WHAT IS REQUIRED:
Copy the contract section from "6.8 No Material" to "Material Adverse Effect.", changing "Board of Directors" to "Supervisory Board".

DOCUMENT SECTION:
6.7 Undisclosed Liabilities. The JV Entities have no Liabilities, except
Liabilities (a) adequately provided for in the balance sheet which is
part of the Unaudited Financial Statements as of August 31, 2000, or
(b) which would not, individually or in the aggregate, have a Material
Adverse Effect on the JV Entities, taken as a whole.
6.8 No Material Adverse Change, etc. Since August 31, 2000, the business of
each of the JV Entities has been conducted only in the ordinary and
usual course consistent with past practice, except for matters jointly
approved by Henkel and Ecolab at a meeting of the Board of Directors of
a JV Entity. Since August 31, 2000 the JV Entities, taken as whole,
have not suffered a Material Adverse Effect.

DATA SHOWN:
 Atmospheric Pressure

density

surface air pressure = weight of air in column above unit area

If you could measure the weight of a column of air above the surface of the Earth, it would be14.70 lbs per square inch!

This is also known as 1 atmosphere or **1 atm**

WRITTEN ANSWER:
6.8 No Material Adverse Change, etc. Since August 31, 2000, the business of
each of the JV Entities has been conducted only in the ordinary and
usual course consistent with past practice, except for matters jointly
approved by Henkel and Ecolab at a meeting of the Supervisory Board of
a JV Entity. Since August 31, 2000 the JV Entities, taken as whole,
have not suffered a Material Adverse Effect.